01 August 2022
The seasonally adjusted Absa Purchasing Managers’ Index (PMI) further declined in July, suggesting that the manufacturing sector experienced a tough start to the third quarter following a weak second quarter. The headline index fell from 52.2 points in June to 47.6 in July. This is the first reading below the neutral 50-point threshold since July 2021 when the looting and unrest in KwaZulu-Natal and Gauteng hurt output. Electricity supply disruptions were the likely cause of the drop in production last month. At the same time, the international environment was also less supportive with many developed countries’ PMI readings also weakening of late. Indeed, local purchasing managers turned decidedly more downbeat about business conditions going forward amid local electricity woes and concerns about global growth.

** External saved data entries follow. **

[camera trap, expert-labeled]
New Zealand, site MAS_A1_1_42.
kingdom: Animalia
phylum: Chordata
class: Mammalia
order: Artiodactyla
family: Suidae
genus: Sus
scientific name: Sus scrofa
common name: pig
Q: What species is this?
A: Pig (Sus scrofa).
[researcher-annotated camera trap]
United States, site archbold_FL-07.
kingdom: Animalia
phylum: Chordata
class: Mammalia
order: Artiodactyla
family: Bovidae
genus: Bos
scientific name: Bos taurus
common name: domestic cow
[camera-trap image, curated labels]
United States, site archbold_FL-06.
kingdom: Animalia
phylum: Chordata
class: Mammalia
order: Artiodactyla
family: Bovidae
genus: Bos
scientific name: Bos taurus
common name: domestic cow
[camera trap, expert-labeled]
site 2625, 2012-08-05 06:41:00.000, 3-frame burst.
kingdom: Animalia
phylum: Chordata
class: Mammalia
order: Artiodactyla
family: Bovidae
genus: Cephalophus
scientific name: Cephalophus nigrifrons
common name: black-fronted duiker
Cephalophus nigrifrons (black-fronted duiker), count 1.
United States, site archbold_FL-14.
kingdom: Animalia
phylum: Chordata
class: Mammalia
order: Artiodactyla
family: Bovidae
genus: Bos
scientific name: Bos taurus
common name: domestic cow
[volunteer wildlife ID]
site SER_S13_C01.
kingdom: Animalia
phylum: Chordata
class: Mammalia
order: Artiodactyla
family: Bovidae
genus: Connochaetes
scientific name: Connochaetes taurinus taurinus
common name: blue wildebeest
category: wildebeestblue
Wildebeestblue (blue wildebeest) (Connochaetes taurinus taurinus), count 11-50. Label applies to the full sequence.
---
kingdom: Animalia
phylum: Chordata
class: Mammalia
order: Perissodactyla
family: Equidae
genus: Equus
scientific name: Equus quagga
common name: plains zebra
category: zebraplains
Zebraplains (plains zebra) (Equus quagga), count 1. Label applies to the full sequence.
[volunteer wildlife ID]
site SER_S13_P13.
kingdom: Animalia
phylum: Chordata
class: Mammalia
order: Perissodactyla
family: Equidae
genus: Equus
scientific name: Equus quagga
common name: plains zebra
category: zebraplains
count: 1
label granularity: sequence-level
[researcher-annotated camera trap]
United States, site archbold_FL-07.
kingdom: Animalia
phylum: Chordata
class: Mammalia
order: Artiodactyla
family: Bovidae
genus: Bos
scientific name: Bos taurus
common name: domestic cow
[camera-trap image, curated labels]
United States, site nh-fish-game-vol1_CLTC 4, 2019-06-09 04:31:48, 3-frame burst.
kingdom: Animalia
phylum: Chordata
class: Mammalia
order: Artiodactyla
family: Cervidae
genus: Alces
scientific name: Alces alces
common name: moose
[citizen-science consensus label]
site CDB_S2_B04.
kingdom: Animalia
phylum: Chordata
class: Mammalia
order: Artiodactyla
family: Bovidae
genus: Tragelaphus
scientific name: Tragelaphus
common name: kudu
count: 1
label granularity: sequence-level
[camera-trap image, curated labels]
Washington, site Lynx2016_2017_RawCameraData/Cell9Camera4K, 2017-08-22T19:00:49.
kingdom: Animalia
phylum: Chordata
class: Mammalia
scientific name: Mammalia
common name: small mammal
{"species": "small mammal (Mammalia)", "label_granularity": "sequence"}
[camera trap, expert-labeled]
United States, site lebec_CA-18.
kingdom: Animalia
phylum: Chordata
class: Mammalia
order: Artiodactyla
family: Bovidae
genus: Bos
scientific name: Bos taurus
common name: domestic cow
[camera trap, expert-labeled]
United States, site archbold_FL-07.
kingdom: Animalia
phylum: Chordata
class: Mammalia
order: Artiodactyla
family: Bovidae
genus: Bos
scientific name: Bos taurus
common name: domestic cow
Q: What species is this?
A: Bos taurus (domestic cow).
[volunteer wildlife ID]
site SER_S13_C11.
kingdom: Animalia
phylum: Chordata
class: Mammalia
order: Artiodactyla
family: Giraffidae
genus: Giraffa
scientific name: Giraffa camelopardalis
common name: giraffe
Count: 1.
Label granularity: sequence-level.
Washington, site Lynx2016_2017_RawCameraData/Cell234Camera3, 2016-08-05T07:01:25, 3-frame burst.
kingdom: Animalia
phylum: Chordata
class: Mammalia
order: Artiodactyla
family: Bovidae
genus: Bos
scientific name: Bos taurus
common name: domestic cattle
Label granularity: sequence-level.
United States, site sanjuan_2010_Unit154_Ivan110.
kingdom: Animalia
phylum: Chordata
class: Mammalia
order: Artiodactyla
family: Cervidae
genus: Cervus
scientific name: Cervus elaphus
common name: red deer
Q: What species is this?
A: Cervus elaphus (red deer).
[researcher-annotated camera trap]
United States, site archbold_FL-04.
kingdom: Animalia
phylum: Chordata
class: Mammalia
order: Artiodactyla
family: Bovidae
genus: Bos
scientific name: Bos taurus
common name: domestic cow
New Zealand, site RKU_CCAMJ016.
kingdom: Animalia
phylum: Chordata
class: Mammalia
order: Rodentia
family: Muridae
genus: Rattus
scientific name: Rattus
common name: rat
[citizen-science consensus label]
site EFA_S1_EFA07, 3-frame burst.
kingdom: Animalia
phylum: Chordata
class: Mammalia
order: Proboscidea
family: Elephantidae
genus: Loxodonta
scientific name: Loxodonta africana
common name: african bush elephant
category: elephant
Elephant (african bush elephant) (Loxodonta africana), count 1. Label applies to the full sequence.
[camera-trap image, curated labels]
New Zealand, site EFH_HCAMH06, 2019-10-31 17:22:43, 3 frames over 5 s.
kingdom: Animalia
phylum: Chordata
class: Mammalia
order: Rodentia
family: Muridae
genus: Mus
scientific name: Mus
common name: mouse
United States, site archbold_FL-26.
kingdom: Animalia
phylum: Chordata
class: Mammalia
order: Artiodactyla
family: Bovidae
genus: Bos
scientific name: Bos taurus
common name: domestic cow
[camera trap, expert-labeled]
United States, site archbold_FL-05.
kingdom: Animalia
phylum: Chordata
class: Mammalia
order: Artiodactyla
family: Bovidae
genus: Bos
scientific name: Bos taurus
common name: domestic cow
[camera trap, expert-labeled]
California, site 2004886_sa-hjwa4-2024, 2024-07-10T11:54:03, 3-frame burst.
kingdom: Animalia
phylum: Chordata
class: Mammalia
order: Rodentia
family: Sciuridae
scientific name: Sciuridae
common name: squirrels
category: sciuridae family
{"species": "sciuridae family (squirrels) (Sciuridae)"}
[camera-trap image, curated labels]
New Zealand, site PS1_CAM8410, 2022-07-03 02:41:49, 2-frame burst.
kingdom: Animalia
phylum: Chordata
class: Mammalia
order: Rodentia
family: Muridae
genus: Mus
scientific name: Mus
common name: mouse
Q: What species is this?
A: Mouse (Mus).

The index tracking expected business conditions in six months’ time dipped to 49.4 in July. This was the first time since the second quarter of 2020 (i.e. during the strictest phase of South Africa’s COVID-19 lockdown) that respondents expected conditions to worsen going forward. It must be noted that the vast majority of responses were received before President Cyril Ramaphosa announced significant energy market reforms last week, which was generally well received and could have countered some of the pessimism.
Moving back to the survey and what it indicates about conditions in July 2022, the tumble in the business activity and new sales orders indices were the big drivers of the decline in the headline PMI. Both indices are deep in negative terrain and point towards weak domestic activity and demand. Export sales were also lower, although to a lesser degree. In addition, the employment index dipped, albeit less so than activity. The inventories and supplier deliveries indices stayed above 50, returning to levels in line with those seen in May.
On the cost front, the purchasing price index signaled the slowest pace of cost increases since the start of the year. Even so, the index remains high compared to the long-term history of the series, which means cost pressures remain elevated. However, it does show price pressure at the start of the production pipeline likely peaked earlier this year. This would be consistent with producer (which tracks factory gate prices unlike the PMI index which looks at input costs for factories) and consumer price inflation moving higher in the next several months before an expected slowdown in the rate of increase towards the end of the year/early-2023.